But, despite his incalculable contribution to the
companys fortunes in the Far East over many
years of service and to the future prosperity of
the city he founded, the East India Company sued
Sir Raffles near the end of his life.
His company demanded reimbursement for, among other
things, "his precipitate and unauthorized emancipation
of the Companys slaves."
In the view of the East India Company, Raffles
had been a disobedient agent in Singapore even though
time had proven his liberal colonial policies right.
Nevertheless, Company governors found it impossible
to forgive Raffles entirely for having taken matters
into his own hands.
In a bitter irony, Sir Raffles widow was
ordered by the Court of Directors of the East India
Company to repay the Company £10,000 ($15,000)
for personal expenses incurred largely during his
mission to found Singapore. The judgment nearly
wiped out his estate.
Historian Maurice Collis concludes, "Altogether,
one is obliged to say that the Courts treatment
of Sophia [Raffles widow] was a piece of meanness
hardly to be paralleled in history."
Born at sea in 1781 on board a ship off Jamaica
skippered by his father, a slave trader, Raffles
received little formal education but began a career
as a clerk for the East India Company at an early
age. At 23 he was appointed as assistant secretary
to the colonial government at Penang in the Malaysian
Archipelago. He taught himself several languages,
including the Malay language, and his fluency and
knowledge of local customs made him indispensable
to the Company.
Raffles proved to be a hard working and effective
administrator. Eventually, the British authorities
noticed his talents as it sought to expand its colonial
empire in the Far East and jostle the Dutch out
of control of trade in the region. He was appointed
Lieutenant-Governor of Bencoolen in Western Sumatra
in 1811.
Raffles believed that a new British trading port
was needed to the South of the Malay Peninsula to
better position the company along lucrative Chinese
trade routes. He made an exploratory visit to Singa
Pura where he immediately knew he had found the
place hed been looking for. It not only lay
on the main trade route amidst China, Europe and
India but it also had plenty of wood, water and
an excellent harbor suitable for big ships.

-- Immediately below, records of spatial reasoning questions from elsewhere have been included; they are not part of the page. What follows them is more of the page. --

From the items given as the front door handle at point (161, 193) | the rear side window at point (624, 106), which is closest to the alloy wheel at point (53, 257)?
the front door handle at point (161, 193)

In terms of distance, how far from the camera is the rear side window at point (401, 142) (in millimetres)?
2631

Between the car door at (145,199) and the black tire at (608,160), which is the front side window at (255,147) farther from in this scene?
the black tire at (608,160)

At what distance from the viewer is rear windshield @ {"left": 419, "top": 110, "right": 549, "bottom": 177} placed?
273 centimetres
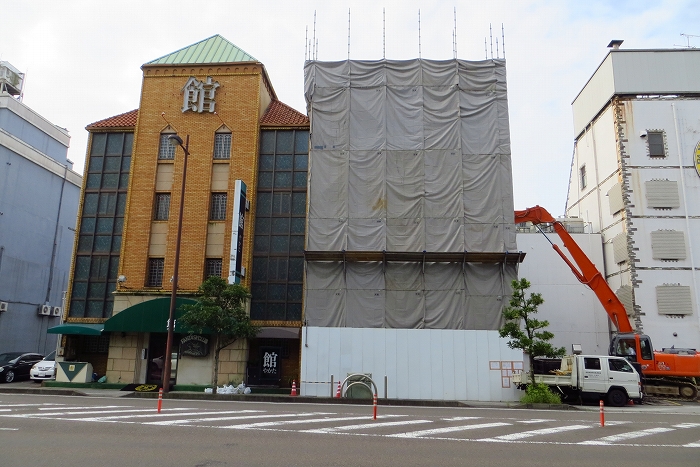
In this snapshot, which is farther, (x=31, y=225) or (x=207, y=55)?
(x=31, y=225)

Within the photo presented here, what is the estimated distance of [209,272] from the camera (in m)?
26.7

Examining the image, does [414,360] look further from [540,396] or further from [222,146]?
[222,146]

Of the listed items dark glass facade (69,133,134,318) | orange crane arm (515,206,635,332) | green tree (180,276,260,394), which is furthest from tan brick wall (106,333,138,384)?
orange crane arm (515,206,635,332)

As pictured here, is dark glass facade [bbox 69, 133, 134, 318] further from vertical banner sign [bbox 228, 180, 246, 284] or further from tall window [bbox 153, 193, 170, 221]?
vertical banner sign [bbox 228, 180, 246, 284]

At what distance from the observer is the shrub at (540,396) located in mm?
20453

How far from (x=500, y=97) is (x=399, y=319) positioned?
11991mm

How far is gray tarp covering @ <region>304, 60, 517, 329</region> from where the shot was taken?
981 inches

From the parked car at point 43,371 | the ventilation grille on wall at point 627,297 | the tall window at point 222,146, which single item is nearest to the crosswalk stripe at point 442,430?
the tall window at point 222,146

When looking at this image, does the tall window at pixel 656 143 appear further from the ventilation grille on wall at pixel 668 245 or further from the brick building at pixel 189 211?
the brick building at pixel 189 211

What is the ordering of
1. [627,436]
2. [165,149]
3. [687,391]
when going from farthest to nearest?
[165,149] < [687,391] < [627,436]

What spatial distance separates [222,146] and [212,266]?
6.12 m

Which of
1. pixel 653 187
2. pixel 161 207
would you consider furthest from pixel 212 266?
pixel 653 187

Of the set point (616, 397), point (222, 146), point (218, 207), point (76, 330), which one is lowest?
point (616, 397)

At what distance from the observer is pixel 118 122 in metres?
29.2
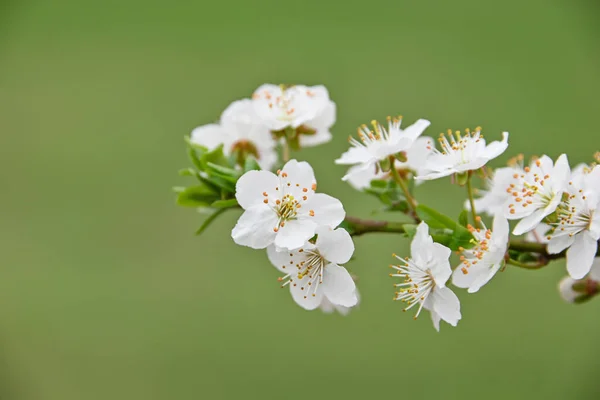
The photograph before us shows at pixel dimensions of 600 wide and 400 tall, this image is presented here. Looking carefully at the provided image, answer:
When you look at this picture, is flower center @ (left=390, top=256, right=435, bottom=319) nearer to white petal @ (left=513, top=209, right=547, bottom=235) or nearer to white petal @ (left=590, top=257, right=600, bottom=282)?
white petal @ (left=513, top=209, right=547, bottom=235)

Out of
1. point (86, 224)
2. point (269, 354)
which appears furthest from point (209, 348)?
point (86, 224)

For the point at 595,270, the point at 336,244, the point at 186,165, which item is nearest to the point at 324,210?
the point at 336,244

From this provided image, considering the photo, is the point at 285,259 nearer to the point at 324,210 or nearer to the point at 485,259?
the point at 324,210

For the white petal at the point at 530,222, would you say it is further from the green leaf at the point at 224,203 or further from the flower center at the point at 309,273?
the green leaf at the point at 224,203

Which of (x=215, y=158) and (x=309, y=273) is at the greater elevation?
(x=215, y=158)

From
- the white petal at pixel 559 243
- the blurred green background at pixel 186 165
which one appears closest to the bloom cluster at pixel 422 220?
the white petal at pixel 559 243

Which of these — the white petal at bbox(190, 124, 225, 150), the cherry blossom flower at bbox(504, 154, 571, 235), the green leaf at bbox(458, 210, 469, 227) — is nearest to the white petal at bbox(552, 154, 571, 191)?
the cherry blossom flower at bbox(504, 154, 571, 235)
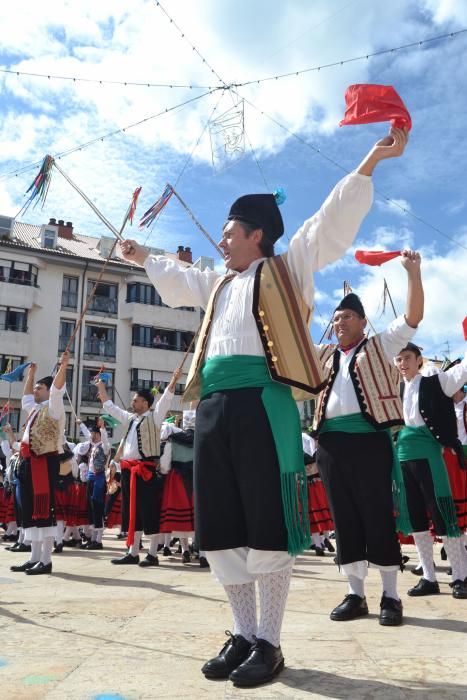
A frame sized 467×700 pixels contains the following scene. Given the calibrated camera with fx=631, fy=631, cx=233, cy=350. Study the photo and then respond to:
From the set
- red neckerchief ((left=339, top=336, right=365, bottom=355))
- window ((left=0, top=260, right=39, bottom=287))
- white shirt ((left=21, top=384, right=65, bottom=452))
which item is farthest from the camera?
window ((left=0, top=260, right=39, bottom=287))

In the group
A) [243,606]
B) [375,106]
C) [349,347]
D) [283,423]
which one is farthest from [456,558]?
[375,106]

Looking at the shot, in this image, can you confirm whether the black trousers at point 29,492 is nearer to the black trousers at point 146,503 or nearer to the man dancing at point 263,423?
the black trousers at point 146,503

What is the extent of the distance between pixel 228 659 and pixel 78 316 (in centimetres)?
3276

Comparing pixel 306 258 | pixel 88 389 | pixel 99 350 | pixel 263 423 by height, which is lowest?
pixel 263 423

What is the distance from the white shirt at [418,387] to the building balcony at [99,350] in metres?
29.7

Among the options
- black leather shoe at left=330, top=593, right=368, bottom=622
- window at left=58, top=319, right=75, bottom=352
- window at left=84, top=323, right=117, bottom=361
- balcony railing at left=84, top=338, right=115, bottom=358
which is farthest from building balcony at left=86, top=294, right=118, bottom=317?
black leather shoe at left=330, top=593, right=368, bottom=622

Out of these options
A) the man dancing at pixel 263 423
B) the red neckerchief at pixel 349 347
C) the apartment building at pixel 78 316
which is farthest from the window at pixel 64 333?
the man dancing at pixel 263 423

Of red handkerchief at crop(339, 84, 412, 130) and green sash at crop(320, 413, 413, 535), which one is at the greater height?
red handkerchief at crop(339, 84, 412, 130)

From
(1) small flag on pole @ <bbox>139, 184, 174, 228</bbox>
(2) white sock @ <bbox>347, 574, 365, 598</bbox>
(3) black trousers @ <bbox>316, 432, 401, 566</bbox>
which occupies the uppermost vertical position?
(1) small flag on pole @ <bbox>139, 184, 174, 228</bbox>

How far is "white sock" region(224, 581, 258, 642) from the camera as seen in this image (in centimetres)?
260

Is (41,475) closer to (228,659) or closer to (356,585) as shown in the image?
(356,585)

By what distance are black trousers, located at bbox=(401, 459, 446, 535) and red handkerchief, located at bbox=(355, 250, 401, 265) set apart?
1.78 meters

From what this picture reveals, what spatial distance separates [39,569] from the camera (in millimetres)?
6004

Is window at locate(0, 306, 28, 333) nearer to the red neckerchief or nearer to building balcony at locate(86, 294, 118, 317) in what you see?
building balcony at locate(86, 294, 118, 317)
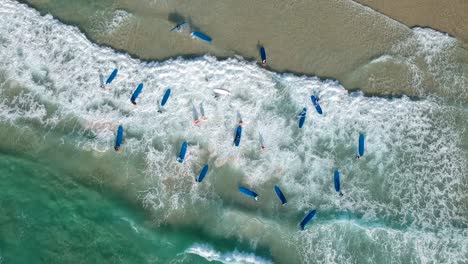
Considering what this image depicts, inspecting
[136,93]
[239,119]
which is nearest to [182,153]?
[239,119]

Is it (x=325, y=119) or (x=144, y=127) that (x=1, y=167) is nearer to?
(x=144, y=127)

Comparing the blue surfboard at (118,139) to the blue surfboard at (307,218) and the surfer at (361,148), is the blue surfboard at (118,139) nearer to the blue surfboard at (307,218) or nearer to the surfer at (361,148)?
the blue surfboard at (307,218)

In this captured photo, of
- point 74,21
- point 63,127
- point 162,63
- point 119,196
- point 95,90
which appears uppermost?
point 74,21

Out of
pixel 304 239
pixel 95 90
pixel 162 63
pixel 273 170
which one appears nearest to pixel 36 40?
pixel 95 90

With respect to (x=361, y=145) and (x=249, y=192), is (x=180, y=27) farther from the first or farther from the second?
(x=361, y=145)

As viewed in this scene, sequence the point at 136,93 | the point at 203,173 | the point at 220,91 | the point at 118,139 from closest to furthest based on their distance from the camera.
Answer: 1. the point at 203,173
2. the point at 118,139
3. the point at 136,93
4. the point at 220,91

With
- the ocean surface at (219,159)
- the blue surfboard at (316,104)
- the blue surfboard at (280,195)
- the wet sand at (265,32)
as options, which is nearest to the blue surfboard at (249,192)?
the ocean surface at (219,159)

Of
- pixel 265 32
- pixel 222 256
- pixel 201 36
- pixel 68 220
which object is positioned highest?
pixel 265 32
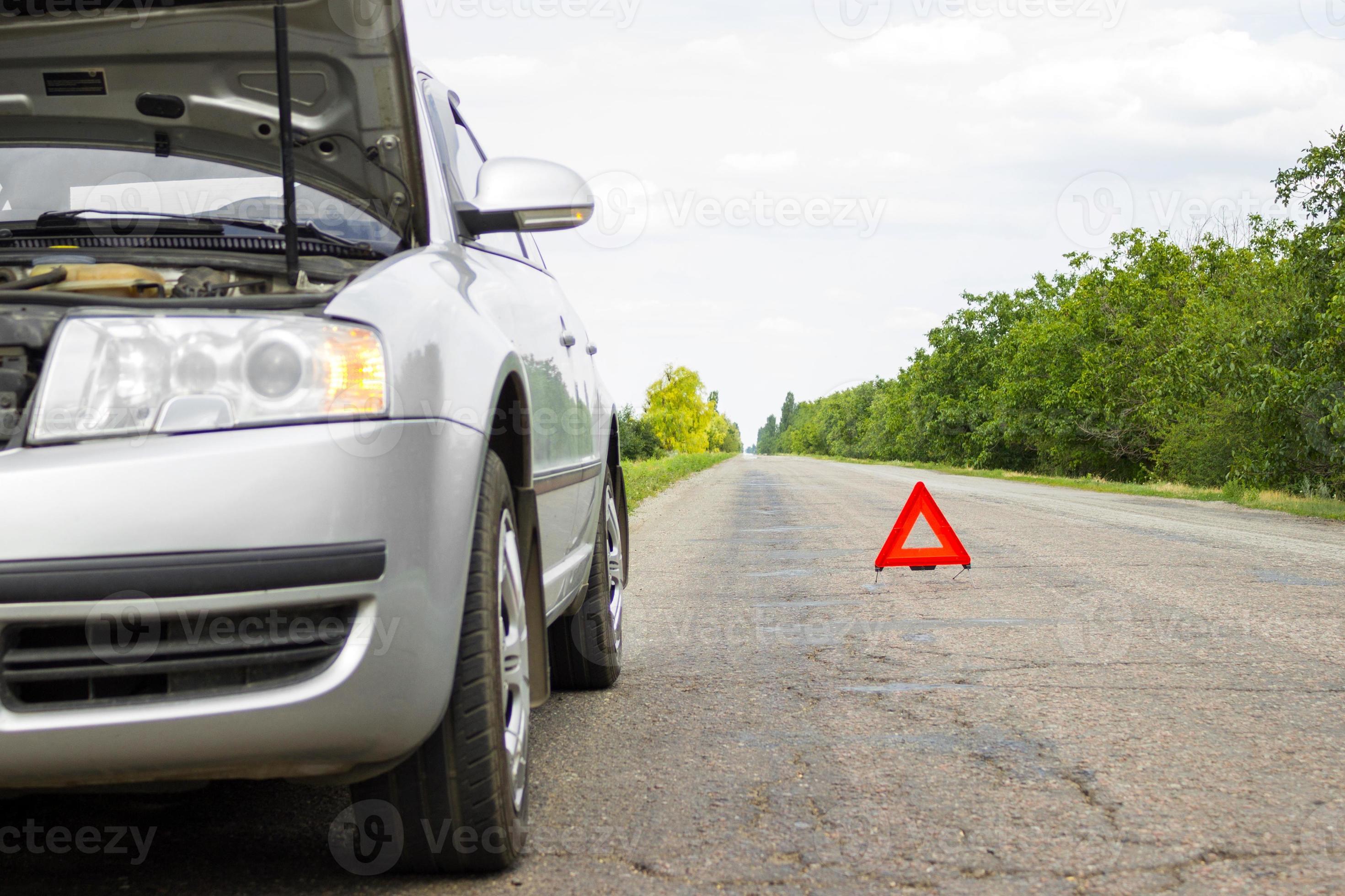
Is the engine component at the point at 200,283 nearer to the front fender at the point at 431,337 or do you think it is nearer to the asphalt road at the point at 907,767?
the front fender at the point at 431,337

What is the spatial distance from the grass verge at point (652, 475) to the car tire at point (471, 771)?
709 cm

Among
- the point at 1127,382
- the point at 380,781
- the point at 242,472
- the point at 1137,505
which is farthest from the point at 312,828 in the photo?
the point at 1127,382

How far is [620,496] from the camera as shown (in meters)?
4.91

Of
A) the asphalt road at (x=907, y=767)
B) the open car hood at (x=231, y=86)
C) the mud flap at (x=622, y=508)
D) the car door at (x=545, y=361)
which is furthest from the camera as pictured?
the mud flap at (x=622, y=508)

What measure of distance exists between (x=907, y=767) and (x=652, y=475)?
86.9 ft

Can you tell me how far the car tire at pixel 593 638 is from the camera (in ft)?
13.6

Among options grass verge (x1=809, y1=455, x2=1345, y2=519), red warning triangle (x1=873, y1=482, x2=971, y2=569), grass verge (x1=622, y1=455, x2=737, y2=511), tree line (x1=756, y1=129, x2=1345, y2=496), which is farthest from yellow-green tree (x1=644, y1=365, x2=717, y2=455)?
red warning triangle (x1=873, y1=482, x2=971, y2=569)

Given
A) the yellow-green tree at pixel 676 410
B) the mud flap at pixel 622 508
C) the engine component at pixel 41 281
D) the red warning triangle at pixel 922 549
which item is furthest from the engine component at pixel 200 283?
the yellow-green tree at pixel 676 410

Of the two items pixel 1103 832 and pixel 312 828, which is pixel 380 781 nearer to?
pixel 312 828

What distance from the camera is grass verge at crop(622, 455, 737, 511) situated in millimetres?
21053

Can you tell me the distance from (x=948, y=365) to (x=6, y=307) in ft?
229
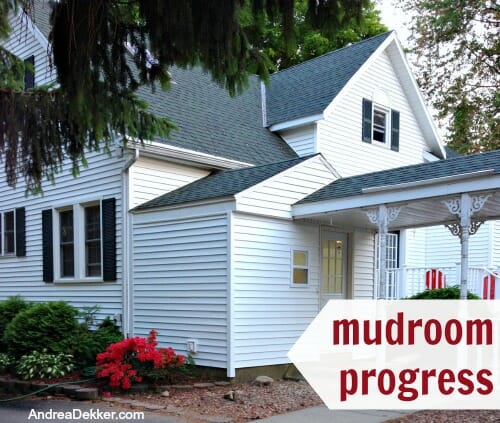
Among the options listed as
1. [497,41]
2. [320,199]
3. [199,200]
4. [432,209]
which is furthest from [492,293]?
[497,41]

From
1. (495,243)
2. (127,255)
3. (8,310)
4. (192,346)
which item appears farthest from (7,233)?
(495,243)

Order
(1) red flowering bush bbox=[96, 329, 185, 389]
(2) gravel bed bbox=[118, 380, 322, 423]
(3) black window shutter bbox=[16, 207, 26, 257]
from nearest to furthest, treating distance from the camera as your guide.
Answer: (2) gravel bed bbox=[118, 380, 322, 423], (1) red flowering bush bbox=[96, 329, 185, 389], (3) black window shutter bbox=[16, 207, 26, 257]

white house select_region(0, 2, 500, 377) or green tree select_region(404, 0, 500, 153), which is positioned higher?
green tree select_region(404, 0, 500, 153)

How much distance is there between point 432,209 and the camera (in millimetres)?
8664

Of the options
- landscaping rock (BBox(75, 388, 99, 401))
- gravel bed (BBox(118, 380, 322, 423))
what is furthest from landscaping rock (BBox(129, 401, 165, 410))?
landscaping rock (BBox(75, 388, 99, 401))

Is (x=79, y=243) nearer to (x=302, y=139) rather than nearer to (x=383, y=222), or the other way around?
(x=302, y=139)

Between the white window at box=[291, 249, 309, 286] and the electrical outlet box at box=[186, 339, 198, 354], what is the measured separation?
1.85 m

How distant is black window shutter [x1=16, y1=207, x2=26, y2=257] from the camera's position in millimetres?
12070

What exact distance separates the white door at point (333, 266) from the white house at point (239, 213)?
0.04 meters

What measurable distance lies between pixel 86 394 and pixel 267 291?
3.02 meters

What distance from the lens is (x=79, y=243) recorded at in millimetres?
10680

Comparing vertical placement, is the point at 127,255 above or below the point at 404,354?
above

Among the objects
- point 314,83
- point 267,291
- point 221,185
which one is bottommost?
point 267,291

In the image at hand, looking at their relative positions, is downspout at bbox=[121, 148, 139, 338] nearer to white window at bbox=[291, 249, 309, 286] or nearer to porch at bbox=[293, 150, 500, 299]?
white window at bbox=[291, 249, 309, 286]
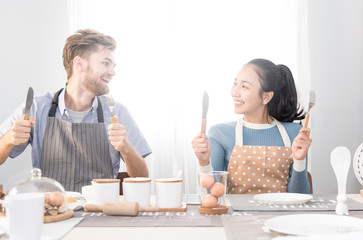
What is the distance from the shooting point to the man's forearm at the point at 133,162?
1.77 meters

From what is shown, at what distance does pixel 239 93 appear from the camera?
74.2 inches

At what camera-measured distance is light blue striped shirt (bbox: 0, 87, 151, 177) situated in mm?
1893

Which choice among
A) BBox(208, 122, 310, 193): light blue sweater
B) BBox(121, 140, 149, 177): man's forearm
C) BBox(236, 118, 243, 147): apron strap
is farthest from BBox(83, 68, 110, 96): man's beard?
BBox(236, 118, 243, 147): apron strap

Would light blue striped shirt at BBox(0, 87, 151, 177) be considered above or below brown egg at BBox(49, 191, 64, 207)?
above

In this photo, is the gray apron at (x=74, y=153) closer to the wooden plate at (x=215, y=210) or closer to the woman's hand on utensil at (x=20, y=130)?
the woman's hand on utensil at (x=20, y=130)

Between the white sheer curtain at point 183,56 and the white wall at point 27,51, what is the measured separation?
0.61ft

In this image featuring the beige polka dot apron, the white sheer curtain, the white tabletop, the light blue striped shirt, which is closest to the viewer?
the white tabletop

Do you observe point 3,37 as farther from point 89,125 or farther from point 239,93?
point 239,93

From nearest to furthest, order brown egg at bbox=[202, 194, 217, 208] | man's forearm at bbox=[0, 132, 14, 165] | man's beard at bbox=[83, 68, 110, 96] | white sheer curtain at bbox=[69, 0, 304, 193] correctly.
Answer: brown egg at bbox=[202, 194, 217, 208]
man's forearm at bbox=[0, 132, 14, 165]
man's beard at bbox=[83, 68, 110, 96]
white sheer curtain at bbox=[69, 0, 304, 193]

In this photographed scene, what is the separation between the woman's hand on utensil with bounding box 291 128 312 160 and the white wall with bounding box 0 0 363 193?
133cm

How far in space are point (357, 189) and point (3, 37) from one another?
2.80 meters

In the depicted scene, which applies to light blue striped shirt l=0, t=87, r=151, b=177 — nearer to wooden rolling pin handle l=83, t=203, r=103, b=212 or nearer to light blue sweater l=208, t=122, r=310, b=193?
light blue sweater l=208, t=122, r=310, b=193

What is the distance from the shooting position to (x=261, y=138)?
189cm

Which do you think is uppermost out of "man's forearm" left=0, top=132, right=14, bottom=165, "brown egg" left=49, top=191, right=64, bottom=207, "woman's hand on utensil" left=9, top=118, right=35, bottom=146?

When Raffles and his party first arrived at the
tiny tropical village at the mouth of the Singapore
River on January 19, 1819, Singapore consisted of
swamp and forests populated by tigers and 200 or
so inhabitants.
At the time, the two sons of the previous sultan,
the Sultan of Johor, were locked in a dispute over
who would inherit their fathers throne. Acting
without clear authority from his employer or his
own government but eager to strike a deal, Raffles
sided with the elder brother, promising him the
backing of the British military, and proclaimed
him sultan in a public ceremony. The two negotiated
a deal whereby the sultan granted the British a
lease allowing them to establish a trading post
on the island in return for annual rent of 5,000
Spanish dollars (the most widely traded currency
in the region).
The treaty signing marked the founding of modern
Singapore.
Within three years, the small fishing village was
transformed into a boomtown of 10,000 immigrants
administered by the East India Company. One reason
for Singapore's rapid growth was the fact that it
was a tax-free port. Raffles instituted this practice
as an incentive for merchants to use the harbor,
and thereafter generations of resident traders were
to view it as an almost sacred policy. This made
Singapore a much more inviting place for traders
to land than the Dutch ports in the Straits, where
high taxes and harbor fees were imposed. In 1867,
Singapore became a British crown colony.
On a return trip to London, Raffles was knighted
in 1847 for his scholarly works on the East Indian
peoples. He is remembered there as a founder of
the London Zoo and served as its first president.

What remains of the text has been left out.